== DATASET EXTRACT
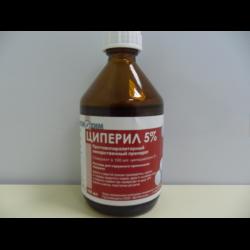 препарат циперил инструкция - фото 3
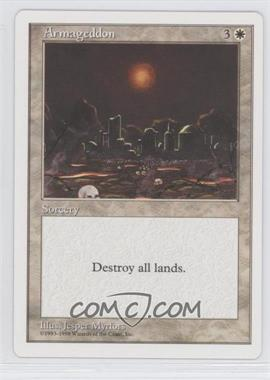 1998 Magic: The Gathering - Anthologies (5th Anniversary) - White Bordered Box Set #NoN - Armageddon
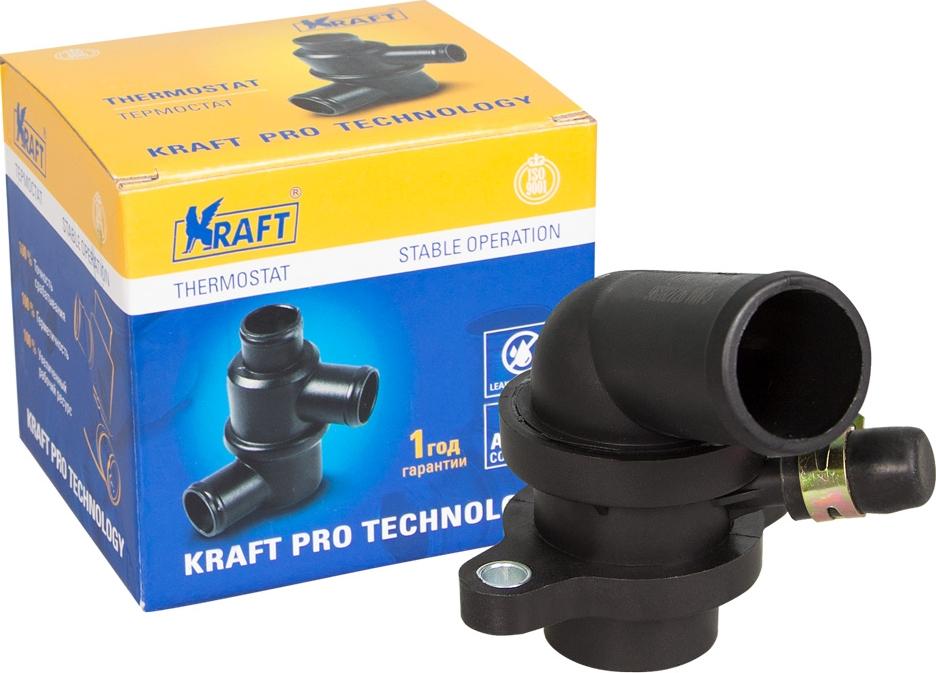 Термостат Kraft, для Daewoo Nexia/Lanos DOHC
====
**TASK OBJECTIVE:** Drop the images, then copy the data exactly.

**EXERCISE RESPONSE:**
 препарат циперил инструкция - фото 3
 1998 Magic: The Gathering - Anthologies (5th Anniversary) - White Bordered Box Set #NoN - Armageddon
 Термостат Kraft, для Daewoo Nexia/Lanos DOHC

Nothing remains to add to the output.